Джонсон только безмолвно сжал ее руку в своих, и девушка поняла, что у него не хватало слов, чтобы выразить свои чувства.
Последний раз взглянув в сторону конюшни, она села в карету. Экипаж тронулся, и, махая на прощание Джонсонам, Мелита бросила грустный взгляд на дом, где прошло ее детство, вся ее жизнь до сегодняшнего дня. Она чувствовала себя как аристократка эпохи Французской революции по дороге на гильотину.
Лондонский особняк ее родственников оказался таким, каким Мелита и ожидала его увидеть: величественным и немного мрачноватым. В вестибюле ее встретили множество ливрейных лакеев и дворецкий с внешностью и манерами архиепископа.

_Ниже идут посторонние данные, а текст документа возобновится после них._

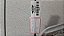 Suporte Coxim Câmbio Fiat Idea/Doblo/Palio/Punto 2004 a 2010 - Imagem 5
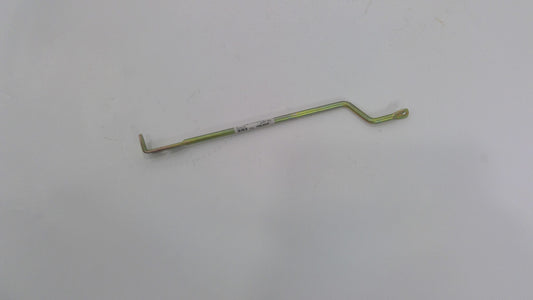 New OEM Genuine John Deere Rod, Part # CB11448670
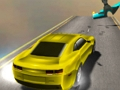 Cluiche Stunts Extreme Neamhtheoranta  ar líne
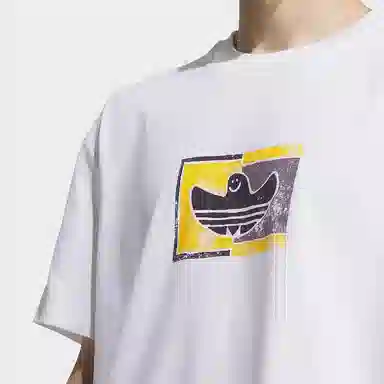 adidas originals Shmoohaus T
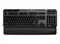 Image Клавиатура Asus ROG Claymore II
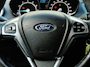 Ford Fiesta 1.0 Style Ultimate Navigatie, Airco, PDC V+A, LM Velgen, Ned. Auto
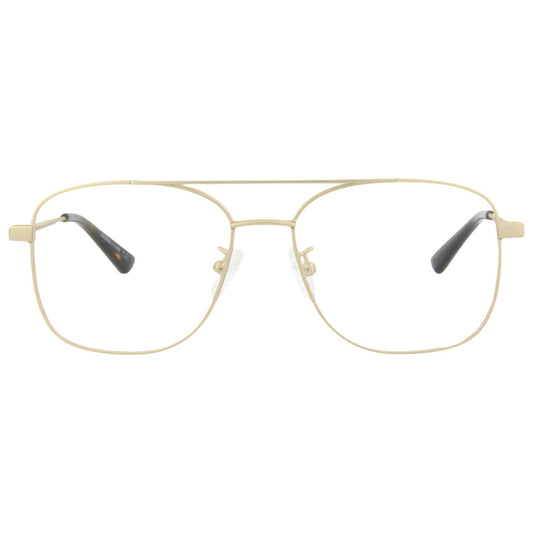 Alexander McQueen McQ Men's Opticals MQ0245OP-30007947-002 - Image #2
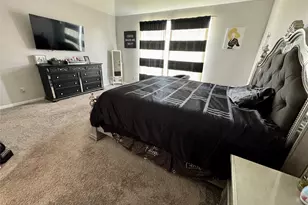 3819 Teal Maple Ct, Fresno, TX 77545 - Photo 11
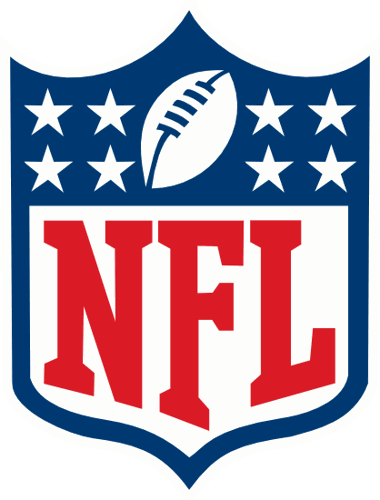 NFL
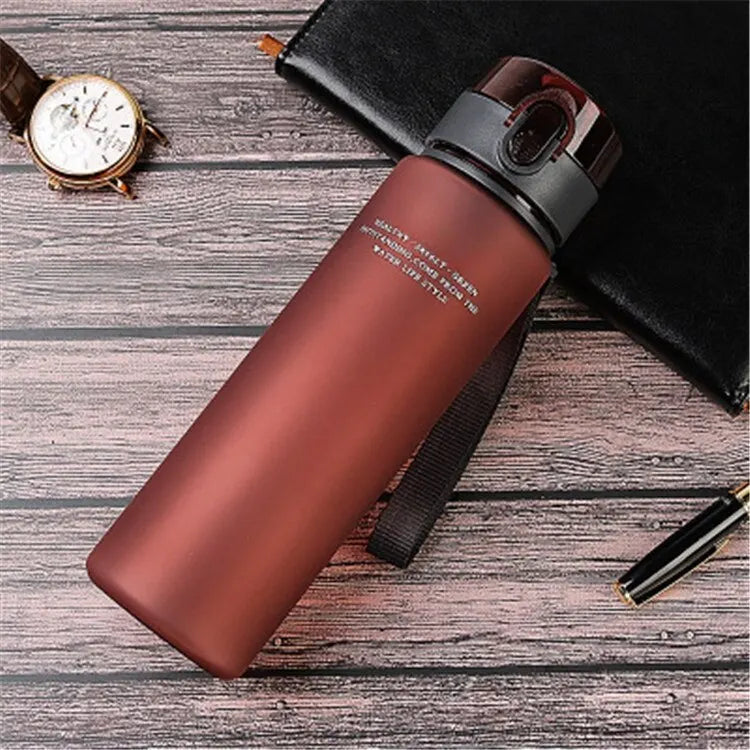 Summit Flask
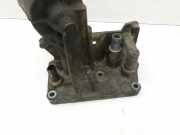 VW Touareg 7L 06-10 TDI 2,5 120KW BPE Ölfiltergehäuse Gehäuse Halter für Ölfilter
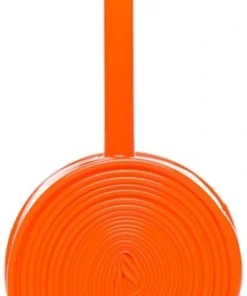 Tubolito Tubo 27.5" Presta MTB Tube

Он доложил о ней зычным голосом, и тетя Кэтрин, сидевшая в гостиной в обществе молодого человека, поигрывающего моноклем, подняла на нее недовольный взгляд.
– Как ты быстро добралась! – раздраженно сказала она, словно усматривала в этом какое-то нарушение приличий, когда Мелита, приблизившись к тете, сделала реверанс. – Отправляйся наверх и начинай разбирать вещи. Я приду позже, – распорядилась леди Кэтрин.
Мелита снова присела и последовала за ожидавшим ее дворецким.
Когда дверь за ней закрылась, она услышала, как джентльмен с моноклем сказал:
– Что за прелестное создание! Кто это?
Возможно, дурное настроение тетки, когда она поднялась к ней в спальню полчаса спустя, объяснялось именно интересом к юной племяннице этого джентльмена.